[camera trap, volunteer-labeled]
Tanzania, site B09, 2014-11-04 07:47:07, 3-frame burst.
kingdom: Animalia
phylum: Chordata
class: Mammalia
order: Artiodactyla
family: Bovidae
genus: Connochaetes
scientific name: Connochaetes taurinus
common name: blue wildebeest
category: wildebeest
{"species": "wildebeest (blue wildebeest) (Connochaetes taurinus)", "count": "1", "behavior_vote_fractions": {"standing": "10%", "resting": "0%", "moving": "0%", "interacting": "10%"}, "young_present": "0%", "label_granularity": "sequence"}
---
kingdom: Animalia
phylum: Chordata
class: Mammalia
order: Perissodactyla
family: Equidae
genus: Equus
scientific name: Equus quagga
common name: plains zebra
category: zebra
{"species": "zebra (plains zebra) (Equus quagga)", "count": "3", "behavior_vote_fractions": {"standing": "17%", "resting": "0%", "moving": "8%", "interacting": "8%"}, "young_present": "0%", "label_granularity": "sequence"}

Task item: Give back, unchanged, the line containing "scientific name: Connochaetes taurinus" and each line that comes after it in the entries above, ending with the last.

Output for this exercise:
scientific name: Connochaetes taurinus
common name: blue wildebeest
category: wildebeest
{"species": "wildebeest (blue wildebeest) (Connochaetes taurinus)", "count": "1", "behavior_vote_fractions": {"standing": "10%", "resting": "0%", "moving": "0%", "interacting": "10%"}, "young_present": "0%", "label_granularity": "sequence"}
---
kingdom: Animalia
phylum: Chordata
class: Mammalia
order: Perissodactyla
family: Equidae
genus: Equus
scientific name: Equus quagga
common name: plains zebra
category: zebra
{"species": "zebra (plains zebra) (Equus quagga)", "count": "3", "behavior_vote_fractions": {"standing": "17%", "resting": "0%", "moving": "8%", "interacting": "8%"}, "young_present": "0%", "label_granularity": "sequence"}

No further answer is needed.